Già nel periodo Edo (1615-1868) erano documentati un centinaio di modi per cucinare il tofu; oggi si parla di qualcosa come cinquecento piatti realizzati con questo prodotto (comprendendo nel novero anche le specialità cinesi).
La strada seguita dal tofu nella sua diffusione attraversa anche la Corea e raggiunge gli stati dell’Asia sudorientale, Tailandia e Indonesia in particolare, dove il tofu si arricchisce di spezie tropicali e si ammorbidisce in cremose preparazioni con il latte di cocco, ma anche – più limitatamente – Malesia, Filippine, Laos e Cambogia. L’India dei variopinti piatti speziati, densi di legumi, resta indenne da questa influenza. Ma il tofu prosegue la sua strada e sbarca dritto dritto in Occidente.
Il Tofu in Europa
Contrariamente a quanto si possa pensare il tofu non è arrivato da noi in tempo recenti. Per cominciare, la soia fu “scoperta” dai navigatori olandesi e portoghesi già nel XV secolo, e in alcuni resoconti seicenteschi di viaggio viene già citato il tofu. Ma questo non bastò a promuovere l’uso di tali prodotti, e non servì nemmeno l’esposizione settecentesca nei giardini botanici parigini e londinesi di quelle “esotiche amenità”.

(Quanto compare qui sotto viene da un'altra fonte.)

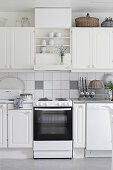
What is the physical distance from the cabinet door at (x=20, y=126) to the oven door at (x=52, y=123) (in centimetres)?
10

Verso la fine del XIX secolo aumentarono le importazioni dall’Asia, e la coltivazione della soia cominciò ad avere una certa diffusione non solo in Europa ma anche in Africa e, soprattutto, in America: il merito è da attribuire alla versatilità di impiego della pianta (non ultimo come foraggio per gli animali).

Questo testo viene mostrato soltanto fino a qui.